Toutes les familles sont des sociétés secrètes. Des royaumes d’intrigues et de guerres intestines, gouvernés par leurs propres lois, leurs propres normes, leurs limites et leurs frontières, à l’extérieur desquelles toutes ces règles paraissent souvent insensées.

Comme chaque semaine, Alice Burns, éditrice new-yorkaise, s’apprête à rendre visite à son jeune frère Adam. Jadis jeune loup de Wall Street en pleine ascension, ce dernier croupit désormais en prison.

Mais cette rencontre hebdomadaire va prendre un tour inattendu. Décidé à soulager sa conscience, Adam révèle un secret qui pourrait bien venir rompre les derniers liens qui unissent encore leur famille.
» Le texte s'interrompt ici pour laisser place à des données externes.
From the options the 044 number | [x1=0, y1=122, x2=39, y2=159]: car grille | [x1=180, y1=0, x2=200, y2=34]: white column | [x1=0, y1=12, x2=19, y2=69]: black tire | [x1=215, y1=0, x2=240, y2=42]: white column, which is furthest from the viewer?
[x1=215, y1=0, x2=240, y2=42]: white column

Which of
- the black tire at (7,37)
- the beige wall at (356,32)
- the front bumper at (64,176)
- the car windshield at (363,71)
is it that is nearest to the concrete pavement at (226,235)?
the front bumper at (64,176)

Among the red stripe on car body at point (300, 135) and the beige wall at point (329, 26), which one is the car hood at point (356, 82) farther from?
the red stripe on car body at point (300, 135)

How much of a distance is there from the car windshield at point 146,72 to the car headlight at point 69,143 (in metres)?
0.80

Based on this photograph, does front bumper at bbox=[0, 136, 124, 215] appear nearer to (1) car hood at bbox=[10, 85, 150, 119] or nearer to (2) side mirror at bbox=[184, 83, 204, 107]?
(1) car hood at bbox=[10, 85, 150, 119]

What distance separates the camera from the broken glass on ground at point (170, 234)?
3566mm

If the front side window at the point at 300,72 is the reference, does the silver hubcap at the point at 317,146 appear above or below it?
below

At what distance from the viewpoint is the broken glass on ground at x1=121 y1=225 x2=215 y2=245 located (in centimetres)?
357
Et Alice de replonger dans l’histoire des siens, celle d’un clan à l’image de l’Amérique: volontaire, ambitieux, assoiffé de réussite, souvent attaqué, blessé parfois, en butte à ses propres démons, mais inlassablement en quête de rachat…

Premier volume d’une fresque à l’ampleur inédite, La Symphonie du hasard marque le grand retour de Douglas Kennedy. Dans le bouillonnement social, culturel et politique des sixties-seventies, de New York à Dublin en passant par l’Amérique latine, un roman-fleuve, porté par un souffle puissant.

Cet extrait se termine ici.